A framework for responsible, auditable GenAI at scale

Scaling enterprise Generative AI (GenAI) demands more than speed. In regulated, high-stakes workflows, organizations need transparency into how outputs are produced, controls that shape behavior, and clear human accountability for final decisions. As part of 10X Analyst, a Deloitte and Amazon Web Services (AWS) platform for financial services, our "defensive UX" framework addresses these gaps by making AI workflows more transparent, reviewable, and auditable, helping teams reduce risk while building trust in AI-assisted work.

Key takeaways

  • Scale GenAI with transparency, not invisibility
  • Make outputs traceable and easier to verify
  • Give users more control over AI inputs
  • Use guardrails to reduce policy and risk issues
  • Add confidence signals before decisions are made
  • Keep humans accountable at critical moments

 

Responsible GenAI starts with defensive UX

Defensive UX is a human-AI interaction model that turns UX into a control layer for enterprise GenAI governance. Through six patterns spanning context, transparency, controls, comparison, confidence, and oversight, defensive UX makes AI visible, reviewable, and easier to verify, resulting in a more auditable workflow that helps organizations scale GenAI with stronger trust, accountability, and risk management.

Context engineering
Helps users and systems shape LLM inputs with the needed background, rules, and parameters, making outputs more accurate, transparent, controllable, and easier to refine.

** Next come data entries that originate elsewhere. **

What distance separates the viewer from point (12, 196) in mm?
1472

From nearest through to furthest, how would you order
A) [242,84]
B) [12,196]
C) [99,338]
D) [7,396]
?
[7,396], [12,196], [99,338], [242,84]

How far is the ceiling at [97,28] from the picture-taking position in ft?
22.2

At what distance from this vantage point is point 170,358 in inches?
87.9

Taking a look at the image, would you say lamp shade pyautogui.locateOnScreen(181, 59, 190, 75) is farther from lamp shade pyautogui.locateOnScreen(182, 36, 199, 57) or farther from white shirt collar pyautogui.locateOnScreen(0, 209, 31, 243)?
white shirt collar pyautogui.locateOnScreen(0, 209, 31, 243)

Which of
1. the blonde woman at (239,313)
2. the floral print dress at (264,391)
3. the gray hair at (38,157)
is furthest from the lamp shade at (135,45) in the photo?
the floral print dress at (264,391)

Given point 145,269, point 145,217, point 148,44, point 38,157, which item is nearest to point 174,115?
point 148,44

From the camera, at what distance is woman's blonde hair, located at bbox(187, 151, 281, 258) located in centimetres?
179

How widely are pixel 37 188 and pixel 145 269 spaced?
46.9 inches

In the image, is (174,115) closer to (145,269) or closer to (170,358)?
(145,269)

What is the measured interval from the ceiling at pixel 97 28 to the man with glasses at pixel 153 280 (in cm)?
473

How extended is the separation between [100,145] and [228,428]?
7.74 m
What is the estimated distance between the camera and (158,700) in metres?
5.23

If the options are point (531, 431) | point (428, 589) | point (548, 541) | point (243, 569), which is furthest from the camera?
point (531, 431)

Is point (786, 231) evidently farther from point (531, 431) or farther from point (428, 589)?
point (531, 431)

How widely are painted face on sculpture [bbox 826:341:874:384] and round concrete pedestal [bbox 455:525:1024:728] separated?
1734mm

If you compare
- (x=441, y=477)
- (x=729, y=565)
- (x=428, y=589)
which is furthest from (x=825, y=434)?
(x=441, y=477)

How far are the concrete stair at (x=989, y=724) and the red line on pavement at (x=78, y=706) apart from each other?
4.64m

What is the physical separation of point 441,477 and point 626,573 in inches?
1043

Citations with verifications
Transparency shows where an AI answer came from, how the model got there, and how confident the model is in that answer, so people can decide what to trust.

Trusted prompts and guardrails
Tiered prompt controls combine tested libraries, access rules, and guardrails to reduce errors, flag risky outputs, and preserve flexibility for edge cases.

Regeneration of responses
Comparison tools let users test, refine, and validate AI outputs across versions and models, making results easier to evaluate, improve, and trust.

Confidence scores and LLM as judge
Confidence tools rate AI outputs for accuracy, relevance, and completeness, helping users see which answers to trust and which need closer review.

Human in the loop
Human oversight adds review, escalation, feedback, and analytics so AI supports expert judgment, improves over time, and stays accountable.
 

Build trustworthy GenAI through defensive UX

Read our full report on responsible enterprise GenAI and learn how to design for greater auditability, trust, and control.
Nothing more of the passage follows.